TEXTAUSZUG:
Erste Stufe der Industriellen Revolution

Abb. 1 Dreifelderwirtschaft in der Gemarkung Peckatel 1757.
Abb. 2 Die Gemarkung Peccatel nach Einführung der Gutswirtschaft 1858. Die Flurformen von 1757 sind verschwunden.
Abb. 3 Einsatz der ersten Dreschmaschine 1882 bei Schwerin.

Zeigen die Directorialvermessungskarten aus dem Jahr 1757 noch ein enges Nebeneinander von „mittelalterlicher“ Dreifelderwirtschaft und „frühindustrieller“ Schlagwirtschaft in den benachbarten Gemarkungen Peckatel und Klein Vielen im Herzogtum Mecklenburg-Schwerin, war dieses Bild einige Jahre später verschwunden. Bereits zu Beginn des 18. Jahrhunderts führten einige Adlige die Holsteinische Koppelwirtschaft ein. Das neue System wurde entsprechend der mecklenburgischen Verhältnisse angepasst und als mecklenburgische Schlagwirtschaft auch in Vorpommern angewandt. Da eine Umsetzung große geschlossene Flächen erforderte, wurde den wirtschaftenden Bauern oftmals Land entzogen. Teilweise wurden ihnen kleinere Ersatzflächen in Randlage zugewiesen oder sie mussten fortan als Tagelöhner auf den Gütern anheuern. „Die Hauptarbeitskräfte auf den Gütern waren jedoch die zu Arbeitsdienstleistungen verpflichteten Bauern mit ihren eigenen Geräten und Zugkräften, denn die Gutsbetriebe verfügten nur über einen geringen eigenen Bestand“ (Buchsteiner 2000: 43). Ein solches System war jedoch kaum zu notwendigen Produktionssteigerungen in der Lage, die im Rahmen der beginnenden Industrialisierung auch im Bereich Landwirtschaft erforderlich waren.

Ende des 19. Jahrhunderts wurden 87 % der landwirtschaftlichen Nutzfläche (LN) von adligen oder bürgerlichen Agrarunternehmen, größeren Bauern und Großbauern bewirtschaftet, die erforderliche Investitionen im Rahmen der fortschreitenden Industrialisierung leisten konnten. Gutswirtschaften hatten einen Anteil von etwa 60 % an der LN. Parallel stieg durch Besitzregulierungen im Zuge von Agrarreformen die Anzahl an Klein- und Kleinstbauern, die oftmals zusätzlich als Lohnarbeiter auf den Gütern arbeiten mussten, um das Familieneinkommen sichern zu können (Buchsteiner 2000: 44).

In der Gemarkung Peckatel war für die Durchsetzung der Schlagwirtschaft die Errichtung eines Gutes und ein Ausbau der letzten Bauern notwendig. So zeigte sich bereits Mitte des 19. Jahrhunderts ein völlig verändertes Dorfbild und das ehemalige Angerdorf präsentierte sich als Gutsdorf (Behrens & Hoffmann 2019: 233).

(Einträge zum räumlichen Denken)

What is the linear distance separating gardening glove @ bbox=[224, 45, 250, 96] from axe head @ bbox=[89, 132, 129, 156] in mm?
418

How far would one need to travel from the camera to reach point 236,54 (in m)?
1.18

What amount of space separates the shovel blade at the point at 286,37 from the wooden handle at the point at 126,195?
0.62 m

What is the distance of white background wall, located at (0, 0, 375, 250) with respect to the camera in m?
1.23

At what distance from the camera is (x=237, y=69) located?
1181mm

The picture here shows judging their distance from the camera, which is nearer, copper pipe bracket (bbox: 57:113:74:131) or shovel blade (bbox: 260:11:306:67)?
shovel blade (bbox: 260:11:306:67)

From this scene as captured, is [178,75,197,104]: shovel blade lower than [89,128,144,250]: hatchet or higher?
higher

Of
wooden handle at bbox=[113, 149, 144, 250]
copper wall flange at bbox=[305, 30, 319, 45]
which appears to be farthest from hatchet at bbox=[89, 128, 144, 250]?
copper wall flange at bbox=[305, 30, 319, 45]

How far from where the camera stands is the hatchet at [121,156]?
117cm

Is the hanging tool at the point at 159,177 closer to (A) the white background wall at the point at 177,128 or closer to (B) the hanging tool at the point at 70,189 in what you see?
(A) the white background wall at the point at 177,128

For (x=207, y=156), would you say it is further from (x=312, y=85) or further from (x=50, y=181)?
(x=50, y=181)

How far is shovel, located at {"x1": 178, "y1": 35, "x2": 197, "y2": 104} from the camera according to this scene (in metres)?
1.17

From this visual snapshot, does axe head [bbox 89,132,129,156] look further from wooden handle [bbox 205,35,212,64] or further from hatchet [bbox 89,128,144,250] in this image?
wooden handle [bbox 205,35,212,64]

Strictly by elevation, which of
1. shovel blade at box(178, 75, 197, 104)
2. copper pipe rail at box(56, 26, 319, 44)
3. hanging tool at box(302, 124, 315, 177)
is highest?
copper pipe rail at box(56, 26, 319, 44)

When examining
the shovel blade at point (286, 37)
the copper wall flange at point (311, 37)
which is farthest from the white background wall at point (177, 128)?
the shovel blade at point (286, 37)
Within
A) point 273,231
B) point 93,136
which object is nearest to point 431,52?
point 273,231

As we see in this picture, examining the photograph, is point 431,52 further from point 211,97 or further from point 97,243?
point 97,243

AUFGABEN:
[1] Fassen Sie den Absatz des Textauszugs, der mit „Ende des 19. Jahrhunderts“ beginnt, als kurze Stichpunktliste zusammen und behalten Sie dabei seine wichtigsten Angaben bei.
[2] Schreiben Sie aus dem Textauszug den Abschnitt von „Ende des 19.“ bis einschließlich „Hoffmann 2019: 233).“ wörtlich ab.

LÖSUNGEN:
[1]
- Ende des 19. Jahrhunderts bewirtschafteten adlige oder bürgerliche Agrarunternehmen, größere Bauern und Großbauern 87 % der landwirtschaftlichen Nutzfläche (LN).
- Diese Betriebe konnten die im Rahmen der fortschreitenden Industrialisierung nötigen Investitionen leisten.
- Gutswirtschaften hatten einen Anteil von etwa 60 % an der LN.
- Gleichzeitig stieg durch Besitzregulierungen im Zuge von Agrarreformen die Zahl der Klein- und Kleinstbauern.
- Viele von ihnen mussten zusätzlich als Lohnarbeiter auf den Gütern arbeiten, um das Familieneinkommen zu sichern.

[2]
Ende des 19. Jahrhunderts wurden 87 % der landwirtschaftlichen Nutzfläche (LN) von adligen oder bürgerlichen Agrarunternehmen, größeren Bauern und Großbauern bewirtschaftet, die erforderliche Investitionen im Rahmen der fortschreitenden Industrialisierung leisten konnten. Gutswirtschaften hatten einen Anteil von etwa 60 % an der LN. Parallel stieg durch Besitzregulierungen im Zuge von Agrarreformen die Anzahl an Klein- und Kleinstbauern, die oftmals zusätzlich als Lohnarbeiter auf den Gütern arbeiten mussten, um das Familieneinkommen sichern zu können (Buchsteiner 2000: 44).

In der Gemarkung Peckatel war für die Durchsetzung der Schlagwirtschaft die Errichtung eines Gutes und ein Ausbau der letzten Bauern notwendig. So zeigte sich bereits Mitte des 19. Jahrhunderts ein völlig verändertes Dorfbild und das ehemalige Angerdorf präsentierte sich als Gutsdorf (Behrens & Hoffmann 2019: 233).